**PROBLEM TO SOLVE**.
Gather every line from the items below that contains the word "bush", treating uppercase and lowercase as different.

-- START OF DATASET ENTRIES --

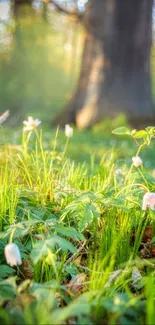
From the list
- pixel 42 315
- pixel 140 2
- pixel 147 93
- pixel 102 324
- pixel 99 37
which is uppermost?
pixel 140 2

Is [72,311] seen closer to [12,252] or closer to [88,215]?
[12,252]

-- END OF DATASET ENTRIES --
-- START OF DATASET ENTRIES --

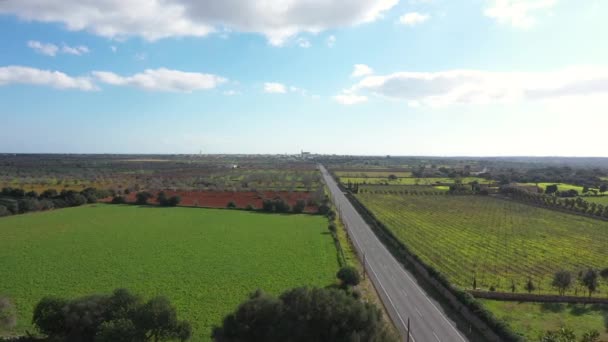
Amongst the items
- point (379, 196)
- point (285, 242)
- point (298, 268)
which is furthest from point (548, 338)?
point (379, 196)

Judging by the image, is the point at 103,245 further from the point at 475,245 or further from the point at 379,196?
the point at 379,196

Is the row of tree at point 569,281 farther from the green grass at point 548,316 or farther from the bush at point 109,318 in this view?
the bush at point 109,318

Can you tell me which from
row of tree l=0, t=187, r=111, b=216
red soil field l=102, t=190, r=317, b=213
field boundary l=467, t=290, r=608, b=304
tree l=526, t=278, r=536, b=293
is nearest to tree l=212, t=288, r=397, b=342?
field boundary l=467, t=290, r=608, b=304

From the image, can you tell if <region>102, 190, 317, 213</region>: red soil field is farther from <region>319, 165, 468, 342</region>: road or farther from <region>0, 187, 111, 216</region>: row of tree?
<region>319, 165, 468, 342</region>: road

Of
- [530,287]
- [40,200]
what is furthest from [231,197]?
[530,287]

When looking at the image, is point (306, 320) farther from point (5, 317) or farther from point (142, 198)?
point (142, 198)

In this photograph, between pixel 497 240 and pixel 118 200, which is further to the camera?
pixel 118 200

-- END OF DATASET ENTRIES --

**OUTPUT OF THE EXERCISE**.
Is the row of tree at point 569,281 farther from the green grass at point 548,316 or farther from the bush at point 109,318 in this view?
the bush at point 109,318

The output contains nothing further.